Заложив руки за спину, директор повернулся лицом к классу, но сразу не заговорил. Умышленно медлил и внимательно оглядывал каждого. Под его бесцветным и тяжелым взором многие быстро опустили голову.
— Сегодня утром, — тихо начал Аполлон Августович, — обнаружено неслыханное кощунство. — Вздохнул: — Неслыханное, дерзкое и безбожное. И где? — Он грустно улыбнулся: — В стенах нашей гимназии. В стенах нашего учебного заведения. Аким, войдя утром в домовую церковь, заметил, что дверь в нее открыта, а кружка с деньгами исчезла. Сорвана и похищена.

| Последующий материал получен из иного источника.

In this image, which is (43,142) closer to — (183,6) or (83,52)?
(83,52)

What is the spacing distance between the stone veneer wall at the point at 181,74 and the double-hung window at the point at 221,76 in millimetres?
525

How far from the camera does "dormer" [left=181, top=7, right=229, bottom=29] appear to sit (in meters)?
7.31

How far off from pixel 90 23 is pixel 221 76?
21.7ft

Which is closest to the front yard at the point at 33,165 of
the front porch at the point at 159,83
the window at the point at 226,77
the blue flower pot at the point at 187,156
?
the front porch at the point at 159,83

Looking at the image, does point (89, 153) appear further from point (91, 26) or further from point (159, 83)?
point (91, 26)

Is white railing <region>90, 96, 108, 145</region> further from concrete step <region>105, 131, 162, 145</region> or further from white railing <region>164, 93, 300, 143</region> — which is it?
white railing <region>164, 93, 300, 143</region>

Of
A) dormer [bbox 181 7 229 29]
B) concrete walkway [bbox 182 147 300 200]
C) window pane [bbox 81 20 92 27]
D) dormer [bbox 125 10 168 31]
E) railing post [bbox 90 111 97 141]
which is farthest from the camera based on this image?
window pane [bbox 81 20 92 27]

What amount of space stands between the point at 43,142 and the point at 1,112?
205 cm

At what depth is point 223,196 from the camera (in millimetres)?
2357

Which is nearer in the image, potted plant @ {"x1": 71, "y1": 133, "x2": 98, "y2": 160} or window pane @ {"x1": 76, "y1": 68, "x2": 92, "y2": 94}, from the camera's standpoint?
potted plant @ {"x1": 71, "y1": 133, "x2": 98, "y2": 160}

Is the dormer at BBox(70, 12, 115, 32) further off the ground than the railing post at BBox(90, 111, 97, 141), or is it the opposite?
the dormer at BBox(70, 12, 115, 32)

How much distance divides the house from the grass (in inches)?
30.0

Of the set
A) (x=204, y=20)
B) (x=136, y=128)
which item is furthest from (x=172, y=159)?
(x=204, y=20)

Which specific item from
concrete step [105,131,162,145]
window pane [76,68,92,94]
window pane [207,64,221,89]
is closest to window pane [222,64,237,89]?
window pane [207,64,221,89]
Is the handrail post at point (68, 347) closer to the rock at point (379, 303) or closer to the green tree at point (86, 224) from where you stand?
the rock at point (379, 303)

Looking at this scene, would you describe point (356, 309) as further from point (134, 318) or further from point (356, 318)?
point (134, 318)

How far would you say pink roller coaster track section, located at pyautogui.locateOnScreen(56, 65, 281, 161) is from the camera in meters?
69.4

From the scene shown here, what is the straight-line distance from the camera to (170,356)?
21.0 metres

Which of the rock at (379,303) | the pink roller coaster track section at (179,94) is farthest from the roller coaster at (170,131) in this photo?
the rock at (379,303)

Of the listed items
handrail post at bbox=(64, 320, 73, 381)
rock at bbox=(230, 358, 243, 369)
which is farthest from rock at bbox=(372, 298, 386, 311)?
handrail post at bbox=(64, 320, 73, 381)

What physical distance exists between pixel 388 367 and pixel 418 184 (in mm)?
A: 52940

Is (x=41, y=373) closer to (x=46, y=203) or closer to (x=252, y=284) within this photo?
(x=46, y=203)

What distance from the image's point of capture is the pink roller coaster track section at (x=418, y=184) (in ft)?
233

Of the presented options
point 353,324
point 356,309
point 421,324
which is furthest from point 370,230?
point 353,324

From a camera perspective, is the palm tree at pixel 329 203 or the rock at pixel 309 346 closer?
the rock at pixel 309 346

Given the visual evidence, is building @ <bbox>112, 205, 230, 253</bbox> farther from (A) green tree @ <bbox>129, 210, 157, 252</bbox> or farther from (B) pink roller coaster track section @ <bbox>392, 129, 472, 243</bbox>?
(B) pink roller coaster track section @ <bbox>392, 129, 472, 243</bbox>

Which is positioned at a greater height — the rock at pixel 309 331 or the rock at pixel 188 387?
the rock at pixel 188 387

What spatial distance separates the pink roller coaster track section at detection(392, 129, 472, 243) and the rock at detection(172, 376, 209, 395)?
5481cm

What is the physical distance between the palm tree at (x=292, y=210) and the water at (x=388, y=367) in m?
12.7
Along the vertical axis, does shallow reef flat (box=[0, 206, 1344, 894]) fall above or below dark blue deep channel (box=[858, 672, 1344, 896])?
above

Аполлон Августович умолк и пристально посмотрел на Самохина.
Самохин выдержал его взгляд, но почувствовал, что сердце забилось чаще. Взял себя в руки, притворился спокойным и равнодушным.
Класс с жадностью уставился на директора, ждал, что он сообщит дальше.
Амосов спросил:
— А кто же это? Не нашли?
Аполлон Августович не ответил и продолжал смотреть на Самохина. Самоха бросил осторожный взгляд на затылок Мухомора и по тому, как Мухомор держал голову, руки, плечи, он понял, что тот на директорскую удочку не поддастся. Это сразу его ободрило, обнадежило, и Самоха повеселел.

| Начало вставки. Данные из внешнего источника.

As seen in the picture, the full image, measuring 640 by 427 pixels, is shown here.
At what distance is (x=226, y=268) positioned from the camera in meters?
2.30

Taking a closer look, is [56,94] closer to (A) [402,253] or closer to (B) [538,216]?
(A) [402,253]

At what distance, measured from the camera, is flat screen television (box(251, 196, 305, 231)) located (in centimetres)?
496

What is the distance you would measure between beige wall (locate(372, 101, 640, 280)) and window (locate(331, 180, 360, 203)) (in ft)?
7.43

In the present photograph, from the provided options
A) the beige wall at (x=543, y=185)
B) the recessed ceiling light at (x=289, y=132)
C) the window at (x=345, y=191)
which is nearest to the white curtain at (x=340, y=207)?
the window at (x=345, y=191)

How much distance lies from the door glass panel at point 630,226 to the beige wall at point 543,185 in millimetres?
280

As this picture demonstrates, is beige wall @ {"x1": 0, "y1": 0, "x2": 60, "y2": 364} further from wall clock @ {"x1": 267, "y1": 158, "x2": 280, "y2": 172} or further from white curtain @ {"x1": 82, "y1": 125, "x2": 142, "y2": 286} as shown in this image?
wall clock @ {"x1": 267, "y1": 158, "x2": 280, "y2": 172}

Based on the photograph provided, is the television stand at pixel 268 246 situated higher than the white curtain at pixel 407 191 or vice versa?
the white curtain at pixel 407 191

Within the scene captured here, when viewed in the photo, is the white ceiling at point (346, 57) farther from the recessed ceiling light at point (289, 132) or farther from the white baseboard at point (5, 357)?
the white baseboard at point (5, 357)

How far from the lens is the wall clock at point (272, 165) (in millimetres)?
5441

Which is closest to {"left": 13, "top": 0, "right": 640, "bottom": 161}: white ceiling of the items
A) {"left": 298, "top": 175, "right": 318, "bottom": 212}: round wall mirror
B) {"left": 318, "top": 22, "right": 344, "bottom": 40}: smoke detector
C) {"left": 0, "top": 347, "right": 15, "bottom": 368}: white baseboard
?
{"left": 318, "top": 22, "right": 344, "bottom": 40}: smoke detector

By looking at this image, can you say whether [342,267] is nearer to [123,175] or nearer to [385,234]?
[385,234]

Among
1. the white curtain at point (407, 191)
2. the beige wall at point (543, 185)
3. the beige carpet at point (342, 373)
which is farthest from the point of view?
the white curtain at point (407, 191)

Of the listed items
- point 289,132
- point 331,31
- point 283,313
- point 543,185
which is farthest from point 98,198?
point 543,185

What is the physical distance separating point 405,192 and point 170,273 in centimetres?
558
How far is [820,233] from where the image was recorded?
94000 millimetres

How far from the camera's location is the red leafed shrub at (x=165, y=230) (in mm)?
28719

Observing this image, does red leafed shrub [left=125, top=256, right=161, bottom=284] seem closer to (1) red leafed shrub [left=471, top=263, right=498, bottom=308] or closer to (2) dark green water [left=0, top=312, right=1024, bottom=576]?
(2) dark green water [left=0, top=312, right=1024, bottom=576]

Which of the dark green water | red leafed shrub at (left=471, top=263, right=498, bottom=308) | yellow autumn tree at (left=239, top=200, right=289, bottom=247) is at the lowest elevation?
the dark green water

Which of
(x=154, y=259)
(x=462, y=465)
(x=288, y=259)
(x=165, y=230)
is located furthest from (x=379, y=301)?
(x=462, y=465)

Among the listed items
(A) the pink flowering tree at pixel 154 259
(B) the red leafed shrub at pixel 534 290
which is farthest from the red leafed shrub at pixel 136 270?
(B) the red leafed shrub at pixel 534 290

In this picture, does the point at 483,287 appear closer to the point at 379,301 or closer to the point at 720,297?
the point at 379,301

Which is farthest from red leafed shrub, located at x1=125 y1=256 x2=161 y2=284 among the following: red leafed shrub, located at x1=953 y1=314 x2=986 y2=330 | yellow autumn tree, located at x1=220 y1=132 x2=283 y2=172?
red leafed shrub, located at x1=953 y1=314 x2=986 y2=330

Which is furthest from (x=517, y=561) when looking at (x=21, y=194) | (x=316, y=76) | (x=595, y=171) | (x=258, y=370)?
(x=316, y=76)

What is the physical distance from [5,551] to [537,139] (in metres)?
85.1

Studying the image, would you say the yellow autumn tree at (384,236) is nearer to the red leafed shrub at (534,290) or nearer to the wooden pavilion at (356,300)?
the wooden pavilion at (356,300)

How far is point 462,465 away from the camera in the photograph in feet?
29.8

— Кража, — сказал Аполлон Августович, — сама по себе есть большое преступление, но кража в церкви — это уже преступление вдвое. Обокрасть святую церковь… — Он безнадежно развел руками.
«А Лихова обокрали, так это, небось, ничего, — сердито подумал Мухомор и нахмурился. — Мы собирали-собирали, а они… Сами жулики, а жуликов ищут… — И решил: — Будь, что будет, до последнего не сдамся».
— Кто мог совершить такое преступное дело, — продолжал директор, — я не знаю. Есть, конечно, кое-какие соображения у меня на этот счет, но…
Он опять посмотрел на Самохина. Потом медленно перевел свой тяжелый взгляд на Мухомора, как бы молча указывая классу на истинных виновников всего дела.
Аполлон Августович боялся, как бы о кружке не узнало его начальство. Узнает — начнутся разговоры: плохо, мол, следите за порядком, вам, мол, доверили гимназию, а у вас вон что творится… Пойдут суды да пересуды. Ничего, кроме неприятностей по службе, не получится…
А уж чем-чем, а своей репутацией перед начальством Аполлон Августович дорожил больше всего на свете.
Догадывался он, конечно, что кража церковной кружки — дело рук самих гимназистов, что кража эта имеет прямое отношение к деньгам, собранным для Лихова, что, скорее всего, это сделали именно четвероклассники, так как сбор для Лихова проводился ими. А раз воры из четвертого класса, то это, конечно, Самохин и Токарев… Но что поделаешь, если преступники не пойманы с поличным?
Остается одно: замять это дело и найти другой предлог для того, чтобы выбросить из гимназии парочку-другую заправил, и в первую очередь, конечно, Самохина… Да и от Токарева не мешало бы поскорее избавиться.
«Было б не принимать среди года этого рыженького, — уж не раз упрекал себя Аполлон Августович. — С этими детьми рабочих, машинистов, прачек, кухарок всегда только одни неприятности. И всему виной моя слабость, мое мягкосердие, доброта».
Аполлон Августович искренне думал, что он и в самом деле хороший и добрый.
— Я, — продолжал он, — строго запрещаю вам какие бы то ни было разговоры по поводу церковной кружки. Если у вас есть подозрения на кого-либо из товарищей, сообщите мне лично, а вне стен гимназии, чтобы о кружке — ни звука. Садитесь.
И он, кивнув Швабре, ушел. Швабра посмотрел на класс потемневшими от обиды глазами и сказал:
— Горько… Обидно… Почему не в пятом? Почему не в шестом? Почему непременно все безобразия в нашем, в четвертом классе? Почему?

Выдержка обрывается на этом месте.